I approach buying my daughter’s school uniform with same attitude as when I buy jeans -fraught, red hot and ready for a fight.
I never can find the right kind of denim to cover my ample posterior without leaving a huge gaping hole at my back and more often than not come home peeved and in need of a big bar of chocolate.
My daughter hasn’t inherited my hourglass figure. She’s like her dad - all sinewy and lithe (I admit, I’m a bit jealous). So I didn’t ever expect to have trouble buying her clothes. Surely she could slink into anything?
But the further she’s gone through the schooling system, the harder it’s gotten. And I’m not alone. I’ve heard from dozens of parents who simply cannot get their kids into their school’s uniform of choice.
“My son can’t get his trousers up past his thighs because he’s a funny shape,” said one mum.
“My daughter was forced to change out of her nicely fitting slim trousers into a baggy pair from lost property – they fell down,” another cried in anger.
I get the idea of uniforms – which were incidentally first recorded in the 16th century. They’re to create a sense of solidarity between pupils. To crash down class barriers. To set a bar for smartness that reflects the school.
But I’m flipping glad I don’t have to wear one any more. We just have to be presentable and smart for work – although I do clearly remember once receiving a round-all years ago reminding us that “tops and blouses must comfortably meet your trousers”. I’m not sure who was parading around the office in a crop top! It certainly wasn’t me.
I’ve been equally tickled by various school uniform policies from across East Anglia. ‘No Mohawk hair-dos’.
‘Only one signet ring allowed’.
‘Each child must wear a watch with their name on’.
And my favourite – ‘ trousers must meet the shoe so no ankle shows’. Apparently boys will be titillated and distracted by such a display. Really? Because that’s exactly what teenagers are looking at these days – ankles! Aren’t we a century behind with that one?
My daughter’s uniform policy is for a school branded top and fleece and smart, black, full length trousers - not slim fit.
And here lies the problem that I and other parents face. Children are not one-size-fits-all. Especially pubescent girls. Almost every pair of trousers or skirt my 12-year-old tried on were ridiculously loose. She has no hips, bless her – but she’s not that short. Going down a size made the waist marginally smaller but lifted the trouser leg up above ankle height in a way that looked farcical.
And there was no way to tailor any of them, such was the chasm of space left around her middle when trying them on.
We went to local school shops, M&S, H&M, all the big supermarkets, Debenhams. On holiday in North Devon over the summer a whole afternoon was wasted trawling the streets of Barnstaple with a stroppy tearful pre-teen, worried she’d have nothing to wear when school time came around again.
Our last resort was Primark where we found the size 4 ladies’ trousers in the petite range an almost perfect fit.
“But mum, I can’t wear them,” she cried. “They’re too slim!”

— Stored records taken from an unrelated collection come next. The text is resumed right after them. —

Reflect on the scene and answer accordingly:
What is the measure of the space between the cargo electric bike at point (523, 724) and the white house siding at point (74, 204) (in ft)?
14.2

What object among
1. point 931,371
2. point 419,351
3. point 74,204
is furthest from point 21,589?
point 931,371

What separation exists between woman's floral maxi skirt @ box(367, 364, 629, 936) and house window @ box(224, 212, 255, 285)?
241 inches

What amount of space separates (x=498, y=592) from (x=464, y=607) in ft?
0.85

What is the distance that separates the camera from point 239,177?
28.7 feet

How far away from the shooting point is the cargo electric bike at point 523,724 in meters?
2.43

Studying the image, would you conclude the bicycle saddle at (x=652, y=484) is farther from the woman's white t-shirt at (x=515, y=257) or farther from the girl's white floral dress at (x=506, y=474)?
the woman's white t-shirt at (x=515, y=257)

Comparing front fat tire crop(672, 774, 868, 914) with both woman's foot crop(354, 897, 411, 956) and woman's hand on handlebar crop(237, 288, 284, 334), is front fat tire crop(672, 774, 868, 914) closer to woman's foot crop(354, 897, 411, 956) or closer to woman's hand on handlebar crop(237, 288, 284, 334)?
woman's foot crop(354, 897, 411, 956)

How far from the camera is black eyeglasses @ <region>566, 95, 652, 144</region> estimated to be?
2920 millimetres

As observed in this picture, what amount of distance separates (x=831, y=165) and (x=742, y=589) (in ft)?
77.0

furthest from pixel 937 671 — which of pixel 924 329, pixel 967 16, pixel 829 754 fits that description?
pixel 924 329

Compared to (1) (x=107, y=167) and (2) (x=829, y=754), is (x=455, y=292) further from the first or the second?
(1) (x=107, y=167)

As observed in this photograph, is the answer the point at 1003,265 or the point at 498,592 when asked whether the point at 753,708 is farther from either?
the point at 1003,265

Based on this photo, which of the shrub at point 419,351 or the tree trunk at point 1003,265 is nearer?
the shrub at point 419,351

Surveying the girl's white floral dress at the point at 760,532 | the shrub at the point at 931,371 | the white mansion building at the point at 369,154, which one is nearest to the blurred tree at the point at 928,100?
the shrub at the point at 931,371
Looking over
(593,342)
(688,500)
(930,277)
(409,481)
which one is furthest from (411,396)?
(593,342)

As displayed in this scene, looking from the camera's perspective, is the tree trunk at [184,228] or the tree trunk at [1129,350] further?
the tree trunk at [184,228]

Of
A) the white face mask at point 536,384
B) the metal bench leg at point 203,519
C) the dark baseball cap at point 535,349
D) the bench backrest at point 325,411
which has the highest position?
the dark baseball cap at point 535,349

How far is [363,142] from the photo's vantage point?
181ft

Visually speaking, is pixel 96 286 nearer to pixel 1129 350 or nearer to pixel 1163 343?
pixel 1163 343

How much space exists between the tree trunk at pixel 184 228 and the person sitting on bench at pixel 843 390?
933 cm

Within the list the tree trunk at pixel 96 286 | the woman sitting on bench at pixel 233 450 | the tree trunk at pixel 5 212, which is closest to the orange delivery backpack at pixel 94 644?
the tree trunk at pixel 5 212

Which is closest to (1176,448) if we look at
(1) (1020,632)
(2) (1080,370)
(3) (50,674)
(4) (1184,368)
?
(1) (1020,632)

Personally I’d say they were a pipe leg trouser and nothing at all like a legging, or butt-hugging pair so frowned upon by schools.
Quite frankly, by this point I didn’t care. “They’re fine darling,” I promised.
After all, if she turns up back at school with freshly washed hair, a new bag, shiny new pencils, polished new shoes, dressed smartly and with a keen attitude to learning – shouldn’t that be what counts?
Should it really matter that her trousers are pipe legged instead of flared at the bottom?
Does comfort matter at all?
The jury’s out, but if she (like many children) gets in trouble this September for her uniform, I’d like to see what the school suggests she wears. Or maybe they can provide her with a giant bull clip and suspenders to hold up the school recommended bottoms?
Leading the way
When it comes to inclusion and foresight in uniforms, the Brownies lead the way. They do special order uniforms at the same price to fit different shapes and sizes, and cater for special needs such as sensory processing. Come on school suppliers – we need more of the same.